A rocket has a per-ignition mass of 1100kgs-1 producing a thrust of 10000N. How long after ignition of the fuel will the rocket lift off?

also explain how is it possible for a rocket to accelerate in space.
(i cant work it outt. i know it involves the rocket thrust equation some how, the newtons 2nd law and suvat's..) thank you

You must have misspelled and omitted something.

I assume you mean pre-ignition mass, not per-ignition mass, which makes no sense.

If so, what is the pre-ignition mass? The number you have provided is a mass flow RATE.

The rocket lifts off then the trust equals the weight. Use the initial mass and the mass flow rate to figure out when that happens.

i haveeee!! ive posted the right question again please look it up again if you have time :(

To find out how long after ignition the rocket will lift off, we need to understand the concept of acceleration and apply Newton's second law of motion.

Newton's second law states that the force acting on an object is equal to the mass of the object multiplied by its acceleration. Mathematically, this can be written as F = m * a, where F is the force, m is the mass, and a is the acceleration.

In the case of a rocket, the force (thrust) produced by the engine is equal to the mass of the rocket multiplied by the acceleration of the rocket.

Given that the rocket has a per-ignition mass of 1100 kg/s and a thrust of 10000 N, we can calculate the acceleration using Newton's second law.

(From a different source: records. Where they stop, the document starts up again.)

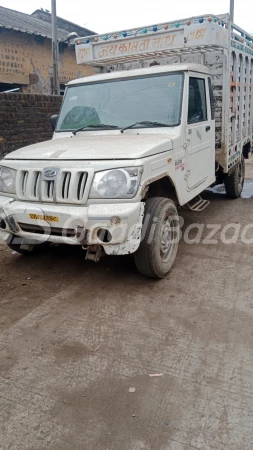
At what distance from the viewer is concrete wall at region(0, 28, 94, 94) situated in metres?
13.8

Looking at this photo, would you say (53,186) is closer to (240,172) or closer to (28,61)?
(240,172)

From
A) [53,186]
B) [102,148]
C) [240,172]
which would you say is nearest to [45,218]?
[53,186]

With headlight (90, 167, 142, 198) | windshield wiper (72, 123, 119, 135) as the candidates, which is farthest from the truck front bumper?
windshield wiper (72, 123, 119, 135)

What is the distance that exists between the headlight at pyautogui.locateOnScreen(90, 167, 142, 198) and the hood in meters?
0.14

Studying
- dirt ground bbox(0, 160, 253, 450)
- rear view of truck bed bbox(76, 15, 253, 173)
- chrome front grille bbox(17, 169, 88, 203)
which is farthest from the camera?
rear view of truck bed bbox(76, 15, 253, 173)

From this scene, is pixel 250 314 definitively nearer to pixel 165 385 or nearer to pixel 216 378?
pixel 216 378

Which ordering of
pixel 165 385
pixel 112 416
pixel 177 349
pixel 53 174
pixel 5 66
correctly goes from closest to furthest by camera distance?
pixel 112 416
pixel 165 385
pixel 177 349
pixel 53 174
pixel 5 66

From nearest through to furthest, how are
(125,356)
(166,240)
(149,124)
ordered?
(125,356)
(166,240)
(149,124)

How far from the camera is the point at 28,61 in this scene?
14766 millimetres

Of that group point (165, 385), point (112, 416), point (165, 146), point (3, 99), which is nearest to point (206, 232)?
point (165, 146)

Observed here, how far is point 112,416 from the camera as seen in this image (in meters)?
2.35

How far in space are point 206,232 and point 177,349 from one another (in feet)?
9.92

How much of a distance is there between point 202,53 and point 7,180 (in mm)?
3618

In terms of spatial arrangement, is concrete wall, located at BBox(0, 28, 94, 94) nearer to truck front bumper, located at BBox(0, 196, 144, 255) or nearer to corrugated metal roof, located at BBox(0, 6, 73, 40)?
corrugated metal roof, located at BBox(0, 6, 73, 40)
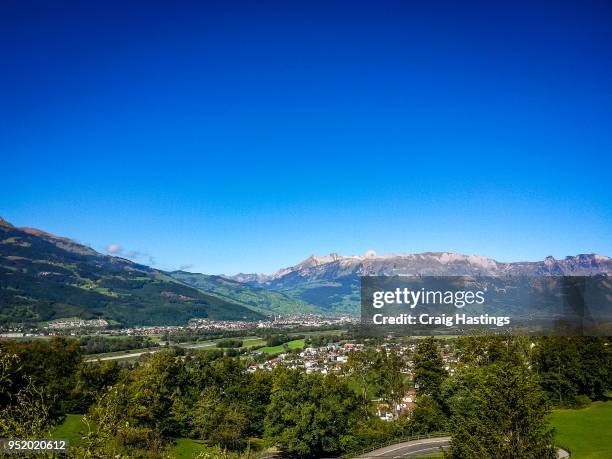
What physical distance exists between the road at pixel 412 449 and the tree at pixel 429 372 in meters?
9.84

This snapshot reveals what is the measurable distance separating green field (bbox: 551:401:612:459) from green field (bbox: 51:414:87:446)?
4233 centimetres

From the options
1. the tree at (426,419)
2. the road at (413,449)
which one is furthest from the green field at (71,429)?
the tree at (426,419)

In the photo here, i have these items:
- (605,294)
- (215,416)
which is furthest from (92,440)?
(605,294)

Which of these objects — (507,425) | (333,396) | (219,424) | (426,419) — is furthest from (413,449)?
(219,424)

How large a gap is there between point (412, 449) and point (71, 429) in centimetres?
3381

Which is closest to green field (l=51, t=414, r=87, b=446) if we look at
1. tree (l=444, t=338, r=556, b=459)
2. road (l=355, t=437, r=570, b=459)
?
road (l=355, t=437, r=570, b=459)

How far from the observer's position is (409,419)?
55000mm

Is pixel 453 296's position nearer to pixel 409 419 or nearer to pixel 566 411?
pixel 409 419

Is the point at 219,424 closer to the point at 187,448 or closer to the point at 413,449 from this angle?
the point at 187,448

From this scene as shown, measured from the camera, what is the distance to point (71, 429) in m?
48.1

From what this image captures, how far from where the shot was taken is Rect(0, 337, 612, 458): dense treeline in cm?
3369

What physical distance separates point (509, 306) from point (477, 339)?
21.2 ft

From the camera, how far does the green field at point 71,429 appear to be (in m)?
43.5

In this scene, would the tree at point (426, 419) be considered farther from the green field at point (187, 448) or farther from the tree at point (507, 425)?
the green field at point (187, 448)
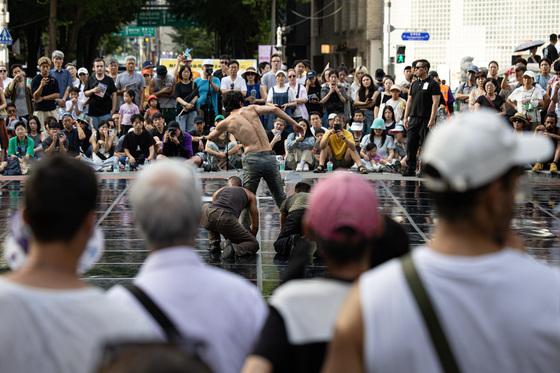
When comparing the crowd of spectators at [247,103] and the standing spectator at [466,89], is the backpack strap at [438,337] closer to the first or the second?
the crowd of spectators at [247,103]

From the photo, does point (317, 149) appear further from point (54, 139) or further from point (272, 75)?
point (54, 139)

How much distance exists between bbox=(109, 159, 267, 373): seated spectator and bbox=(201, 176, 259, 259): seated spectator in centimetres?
865

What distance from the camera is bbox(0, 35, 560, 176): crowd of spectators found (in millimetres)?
21344

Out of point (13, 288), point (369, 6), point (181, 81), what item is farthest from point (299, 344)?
point (369, 6)

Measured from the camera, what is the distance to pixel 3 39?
30062 mm

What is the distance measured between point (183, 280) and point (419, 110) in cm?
1717

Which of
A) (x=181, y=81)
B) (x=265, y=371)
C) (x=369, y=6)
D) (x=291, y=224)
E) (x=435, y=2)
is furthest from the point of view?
(x=369, y=6)

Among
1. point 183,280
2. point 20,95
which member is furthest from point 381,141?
point 183,280

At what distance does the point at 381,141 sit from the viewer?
74.0 ft

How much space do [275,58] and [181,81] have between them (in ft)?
7.16

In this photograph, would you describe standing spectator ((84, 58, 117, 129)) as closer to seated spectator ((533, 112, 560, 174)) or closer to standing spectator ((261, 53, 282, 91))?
standing spectator ((261, 53, 282, 91))

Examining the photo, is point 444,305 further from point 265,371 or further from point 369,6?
point 369,6

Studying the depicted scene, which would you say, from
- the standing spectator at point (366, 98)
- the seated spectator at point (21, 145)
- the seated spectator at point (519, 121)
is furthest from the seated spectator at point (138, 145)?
the seated spectator at point (519, 121)

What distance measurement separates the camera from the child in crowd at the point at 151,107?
899 inches
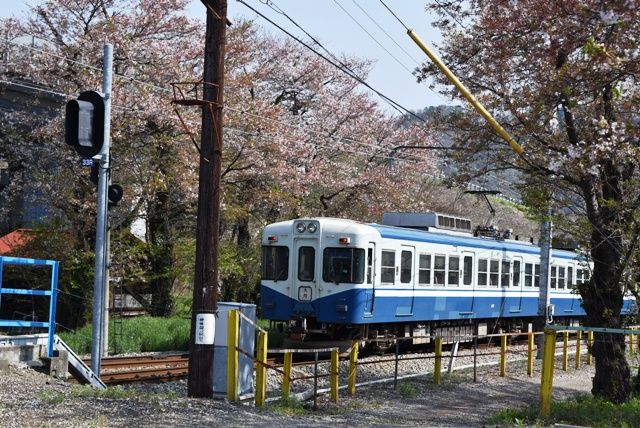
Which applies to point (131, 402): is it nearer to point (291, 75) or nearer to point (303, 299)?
point (303, 299)

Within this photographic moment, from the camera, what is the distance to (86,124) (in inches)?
514

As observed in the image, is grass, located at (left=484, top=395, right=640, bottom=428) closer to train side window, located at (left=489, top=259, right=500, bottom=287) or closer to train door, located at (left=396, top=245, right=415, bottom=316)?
train door, located at (left=396, top=245, right=415, bottom=316)

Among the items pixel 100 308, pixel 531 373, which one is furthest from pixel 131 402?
pixel 531 373

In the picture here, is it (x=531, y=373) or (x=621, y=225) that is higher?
(x=621, y=225)

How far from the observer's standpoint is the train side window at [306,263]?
1888cm

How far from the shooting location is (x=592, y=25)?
1084 centimetres

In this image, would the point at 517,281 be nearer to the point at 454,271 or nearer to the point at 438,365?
the point at 454,271

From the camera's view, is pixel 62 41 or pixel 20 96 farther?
pixel 20 96

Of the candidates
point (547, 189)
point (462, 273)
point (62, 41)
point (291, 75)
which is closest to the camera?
point (547, 189)

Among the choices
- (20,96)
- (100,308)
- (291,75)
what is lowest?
(100,308)

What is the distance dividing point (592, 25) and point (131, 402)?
23.3 ft

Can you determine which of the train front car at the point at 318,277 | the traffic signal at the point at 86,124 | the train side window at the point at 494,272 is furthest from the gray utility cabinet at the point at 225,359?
the train side window at the point at 494,272

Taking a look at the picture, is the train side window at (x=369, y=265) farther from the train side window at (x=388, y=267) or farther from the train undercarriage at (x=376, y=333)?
the train undercarriage at (x=376, y=333)

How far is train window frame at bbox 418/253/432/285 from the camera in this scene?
20219 mm
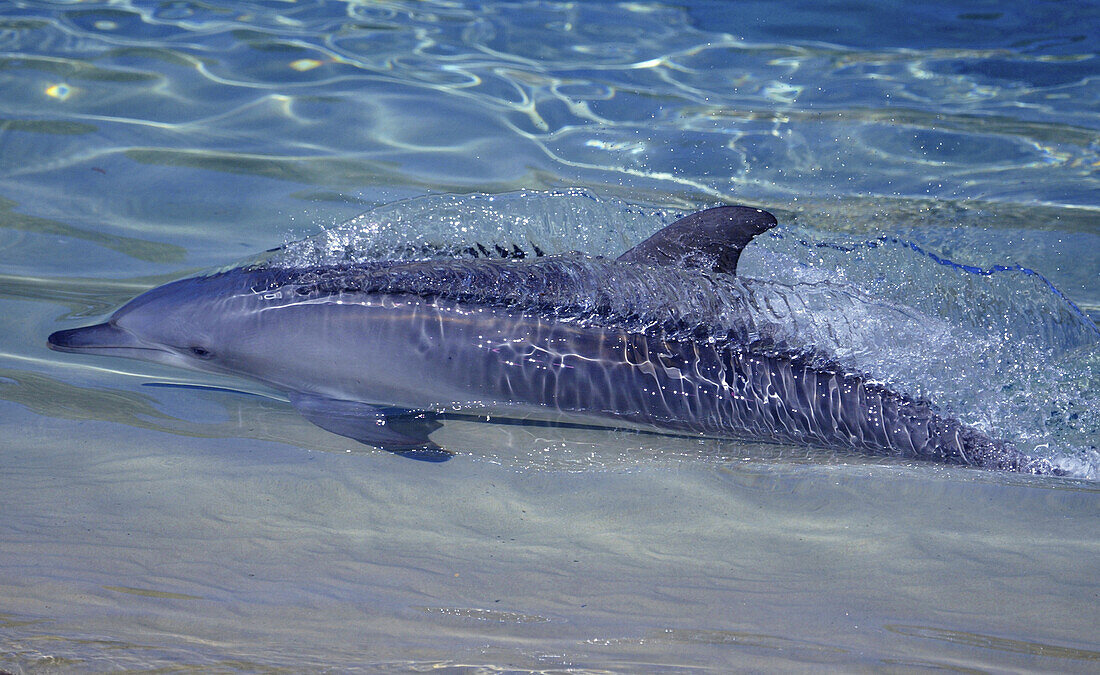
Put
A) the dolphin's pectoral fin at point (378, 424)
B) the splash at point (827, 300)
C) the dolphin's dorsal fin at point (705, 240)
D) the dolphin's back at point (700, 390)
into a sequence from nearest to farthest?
the dolphin's pectoral fin at point (378, 424), the dolphin's back at point (700, 390), the splash at point (827, 300), the dolphin's dorsal fin at point (705, 240)

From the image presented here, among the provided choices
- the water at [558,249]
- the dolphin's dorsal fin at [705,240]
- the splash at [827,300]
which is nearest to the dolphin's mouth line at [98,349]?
the water at [558,249]

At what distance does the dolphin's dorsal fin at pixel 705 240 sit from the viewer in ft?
17.1

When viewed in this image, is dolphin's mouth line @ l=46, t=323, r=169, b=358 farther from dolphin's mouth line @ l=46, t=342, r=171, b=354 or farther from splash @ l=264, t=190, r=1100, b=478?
splash @ l=264, t=190, r=1100, b=478

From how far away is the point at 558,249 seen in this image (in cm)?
609

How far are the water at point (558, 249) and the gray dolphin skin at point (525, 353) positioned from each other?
0.17 metres

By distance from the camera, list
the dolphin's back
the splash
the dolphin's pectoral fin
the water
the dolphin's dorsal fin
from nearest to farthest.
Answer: the water, the dolphin's pectoral fin, the dolphin's back, the splash, the dolphin's dorsal fin

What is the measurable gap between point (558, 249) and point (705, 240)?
123cm

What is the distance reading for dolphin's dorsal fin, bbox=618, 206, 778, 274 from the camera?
5.22m

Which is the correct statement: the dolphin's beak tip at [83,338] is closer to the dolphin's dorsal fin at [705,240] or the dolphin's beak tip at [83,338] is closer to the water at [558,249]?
the water at [558,249]

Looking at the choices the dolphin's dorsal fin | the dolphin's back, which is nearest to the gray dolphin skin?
the dolphin's back

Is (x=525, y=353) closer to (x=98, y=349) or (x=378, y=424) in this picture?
(x=378, y=424)

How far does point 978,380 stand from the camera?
4.94 m

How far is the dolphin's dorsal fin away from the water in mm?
763

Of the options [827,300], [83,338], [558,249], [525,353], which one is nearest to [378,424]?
[525,353]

Using F = m * a, we can rearrange the equation to find the acceleration (a) as a = F / m.

a = 10000 N / 1100 kg/s
a ≈ 9.09 m/s²

Now that we know the acceleration, we can determine the time it takes for the rocket to lift off using the equations of motion (SUVAT equations).

One of the SUVAT equations that relates acceleration (a), initial velocity (u), time (t), and displacement (s) is s = ut + 0.5at², where s is the displacement.

When the rocket lifts off, its initial velocity is zero, and its displacement (s) is the height it needs to cover before achieving lift-off.

Assuming the rocket lifts off vertically, we can set the displacement (s) to the height of lift-off. Let's assume the height is h meters.

Using the SUVAT equation s = ut + 0.5at² and substituting the initial velocity (u) as zero, the equation becomes:

s = 0 + 0.5at²
h = 0.5at²

Rearranging the equation to find time (t), we get:

t² = (2h) / a
t = √((2h) / a)

Substituting the values of a = 9.09 m/s² and the given height of lift-off (h), we get the answer for how long after ignition the rocket will lift off.

As for how a rocket accelerates in space, it's important to note that a rocket, unlike most vehicles on Earth, does not rely on wheels or any external surface for propulsion. Instead, rockets work on the principle of action and reaction known as Newton's third law of motion. According to this law, for every action, there is an equal and opposite reaction.

In the case of a rocket, burning fuel in the combustion chamber produces hot gases that are expelled through the rocket nozzle at high speeds. According to Newton's third law, the ejection of these gases generates an equal and opposite force known as thrust, propelling the rocket forward. Since there is no air resistance or friction in space, this thrust continues to accelerate the rocket. By continuously expelling gases at high velocity, the rocket gains momentum and accelerates in the opposite direction.

Thus, a rocket is able to accelerate in space by relying on the expulsion of gases that generate a reactive force, allowing it to move forward without the need for an external surface to exert force against.